Она сразу положила перо.
Слишком.
Слишком что?
Слишком безумно? Слишком большое? Слишком похожее на то, что нельзя будет сложить обратно в ящик и запереть?
Она посмотрела на строку.
Я перехожу в состояние мира, где всё уже было немного иначе.
Нет. Так нельзя.
Она зачеркнула “мира”.
Написала:
окружения.
Получилось хуже. Лживее.
Она зачеркнула весь лист. Потом взяла новый. Некоторое время сидела, не двигаясь.
Потом написала:
Модель 3: маховик не возвращает меня в прошлое.
Строка была такая тихая, что от неё стало холодно.
Она не стала писать дальше.
Гарри ответил через два дня.
Письмо было короче, чем обычно, но не потому, что он отмахивался.
Дорогая Гермиона,
Я смогу выбраться в Диагон-аллею 30-го. Не знаю, на сколько. Дурсли рады избавиться от меня на день, так что, может, получится нормально. Если это про Рона, он написал мне, что ты какая-то загадочная, но не понял почему. Если не про Рона, всё равно расскажешь.
Гарри.
Гермиона перечитала последнюю фразу несколько раз.
Всё равно расскажешь.
Не “что случилось?” Не “ты опять поссорилась?” Не “надеюсь, это не опасно”. Просто “расскажешь”. Как будто Гарри уже решил, что она не обязана заранее доказывать право на тревогу.
Она сложила письмо и вдруг поняла, что плачет. Просто одна слеза упала на край пергамента и оставила маленькое круглое пятно.
Гермиона быстро промокнула его рукавом.
Живоглот сделал вид, что не видел.
Диагон-аллея в конце августа была слишком полной и шумной.
Слишком много школьников, слишком много родителей, слишком много сов, слишком много людей, которые одновременно пытались купить котлы, мантии, учебники и последние десять минут свободы перед сентябрём. У витрины “Флориш и Блоттс” толкались первокурсники. У аптекаря кто-то спорил о цене сушёной селезёнки. Над толпой летали обрывки разговоров: “не тот размер”, “я же сказал, стандартный номер два”, “Мерлин, где твой брат?”, “нет, жабу мы не покупаем”.
Гермиона пришла с родителями, но почти сразу попросила их подождать в кафе у Фортескью.
— Ты уверена? — спросила мама.
— Да. Мне нужно встретиться с Гарри.
Мама посмотрела на неё так, будто хотела спросить ещё что-то.
Потом только сказала:
— Мы будем за столиком у окна.
Папа поднял палец.
— Если появятся люди с капюшонами, огромные змеи или учителя, которые выглядят как плохие новости…
— Я сразу приду к вам.
— Хороший план.
Маховик лежал в сумке, завёрнутый в носовой платок.
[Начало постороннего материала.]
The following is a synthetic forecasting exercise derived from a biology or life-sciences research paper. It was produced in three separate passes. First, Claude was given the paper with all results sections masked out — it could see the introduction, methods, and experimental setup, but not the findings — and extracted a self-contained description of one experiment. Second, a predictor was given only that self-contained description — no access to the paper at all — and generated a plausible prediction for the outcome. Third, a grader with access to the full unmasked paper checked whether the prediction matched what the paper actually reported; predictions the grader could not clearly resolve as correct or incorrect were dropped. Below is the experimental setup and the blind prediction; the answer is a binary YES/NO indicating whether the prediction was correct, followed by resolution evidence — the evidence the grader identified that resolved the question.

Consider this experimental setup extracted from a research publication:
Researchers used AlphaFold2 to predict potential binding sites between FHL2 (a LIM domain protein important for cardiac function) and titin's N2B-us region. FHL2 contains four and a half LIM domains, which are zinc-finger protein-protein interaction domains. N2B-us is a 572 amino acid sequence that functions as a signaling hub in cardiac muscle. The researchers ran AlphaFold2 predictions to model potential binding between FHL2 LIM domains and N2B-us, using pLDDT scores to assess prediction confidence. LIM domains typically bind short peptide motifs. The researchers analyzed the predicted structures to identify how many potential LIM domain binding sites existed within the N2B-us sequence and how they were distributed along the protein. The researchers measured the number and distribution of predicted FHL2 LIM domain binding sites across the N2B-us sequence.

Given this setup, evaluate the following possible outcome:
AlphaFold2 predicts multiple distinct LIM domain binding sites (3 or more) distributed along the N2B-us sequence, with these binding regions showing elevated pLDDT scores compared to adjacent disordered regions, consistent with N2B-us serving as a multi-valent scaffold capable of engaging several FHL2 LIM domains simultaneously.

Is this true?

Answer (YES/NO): YES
Гермиона не собиралась им пользоваться. Просто после листка оставлять его дома казалось уже не осторожностью, а ещё одной неизвестностью.
Гарри у магазина мантий ещё не было. Гермиона проверила часы, потом витрину, потом часы ещё раз, хотя стрелки, к сожалению, не обязаны были двигаться быстрее от того, что на них смотрят.
Зато у “Флориш и Блоттс” она увидела Рона.
Он стоял рядом с миссис Уизли, держа под мышкой стопку учебников, и выглядел так, будто часть этой стопки уже успела его оскорбить. Фред и Джордж спорили у входа с какой-то ведьмой в зелёной шляпе. Джинни листала книгу у витрины, а Перси держался чуть в стороне с видом человека, который духовно не принадлежит этой семье, но вынужден временно сопровождать её по соображениям безопасности общества.
— Гермиона! — Рон заметил её первым и помахал так резко, что верхняя книга почти съехала со стопки. — Привет.
— Привет.
Он оглядел её лицо.
— Ты выглядишь ужасно.
— Спасибо, Рон.
— В смысле устало. Не ужасно-ужасно. Просто… ну, ты поняла.
— Поняла.
Рон почесал нос. На нём осталась тонкая полоска чернил — видимо, одна из новых книг уже начала сопротивление.
— Гарри писал, что ты какая-то загадочная. Ты опять решила взять все предметы?
— Нет.
— Слава Мерлину.
Он сказал это легко, почти привычно, и Гермиона вдруг поняла, что если сейчас не скажет, то не скажет ему уже никогда. Или скажет слишком поздно, когда всё станет ещё хуже.
— Рон, можно спросить странное?
— После нашей школы это опасное начало.
— Если бы ты написал что-то в блокноте, а потом через несколько минут увидел бы там другую запись, своим почерком…
— Я бы решил, что Фред и Джордж рядом.
— Не Фред и Джордж.
— Тогда Джинни. Она тихая, но не святая.
— Рон.
— Ладно, ладно. Что за запись?
Гермиона сжала ремень сумки. Листок был внутри, в отдельном конверте. Она почти чувствовала его через ткань.
Она заранее приготовила простое короткое объяснение. Без слов “миры”, без копировальных аппаратов, без листов, без того, что её саму от этих слов тошнило.
При виде Рона всё приготовленное стало выглядеть глупым.
— Я сделала проверку с маховиком.
Рон сразу перестал улыбаться.
— Ты что сделала?
— Не так. Я ничего не меняла. Я была осторожна. Я просто проверила журнал использования.
— Гермиона, Макгонагалл же сказала больше им не пользоваться.
— Она сказала без крайней необходимости.
— Проверка журнала — крайняя необходимость?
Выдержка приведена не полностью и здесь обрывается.